**Prompt:**
Copy out, unchanged, the part of the listing below that opens with the line containing "With reference to" and closes with the line containing "3. point 92,600", including both of those lines and nothing else.
####################
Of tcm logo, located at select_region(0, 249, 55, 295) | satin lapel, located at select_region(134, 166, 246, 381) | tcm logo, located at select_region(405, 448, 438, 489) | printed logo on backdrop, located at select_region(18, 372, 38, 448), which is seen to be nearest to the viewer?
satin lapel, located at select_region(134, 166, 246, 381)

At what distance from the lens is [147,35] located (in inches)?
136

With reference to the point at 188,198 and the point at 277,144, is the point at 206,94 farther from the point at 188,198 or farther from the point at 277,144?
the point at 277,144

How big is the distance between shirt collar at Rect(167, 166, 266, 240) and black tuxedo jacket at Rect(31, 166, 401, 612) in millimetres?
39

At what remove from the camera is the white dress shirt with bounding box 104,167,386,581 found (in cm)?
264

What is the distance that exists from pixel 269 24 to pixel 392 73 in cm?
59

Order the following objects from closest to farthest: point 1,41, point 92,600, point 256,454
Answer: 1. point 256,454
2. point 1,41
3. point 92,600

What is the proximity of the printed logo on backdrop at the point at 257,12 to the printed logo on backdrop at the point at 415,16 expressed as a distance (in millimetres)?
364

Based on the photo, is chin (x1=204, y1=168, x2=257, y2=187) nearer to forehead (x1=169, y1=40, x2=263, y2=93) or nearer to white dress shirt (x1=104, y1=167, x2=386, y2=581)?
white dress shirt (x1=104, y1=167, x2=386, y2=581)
####################
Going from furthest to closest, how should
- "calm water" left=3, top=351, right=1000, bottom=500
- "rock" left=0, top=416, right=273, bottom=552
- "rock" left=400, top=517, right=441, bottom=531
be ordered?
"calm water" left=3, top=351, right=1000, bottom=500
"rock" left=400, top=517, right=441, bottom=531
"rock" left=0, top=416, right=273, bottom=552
####################
**In response:**
With reference to the point at 188,198 and the point at 277,144, is the point at 206,94 farther from the point at 188,198 or farther from the point at 277,144?
the point at 277,144

How big is the distance between shirt collar at Rect(167, 166, 266, 240) and black tuxedo jacket at Rect(31, 166, 401, 612) in millimetres?
39

At what remove from the camera is the white dress shirt with bounding box 104,167,386,581 found (in cm)?
264

What is the distance that exists from pixel 269 24 to pixel 392 73 in cm?
59

Order the following objects from closest to farthest: point 1,41, point 92,600, point 256,454
Answer: 1. point 256,454
2. point 1,41
3. point 92,600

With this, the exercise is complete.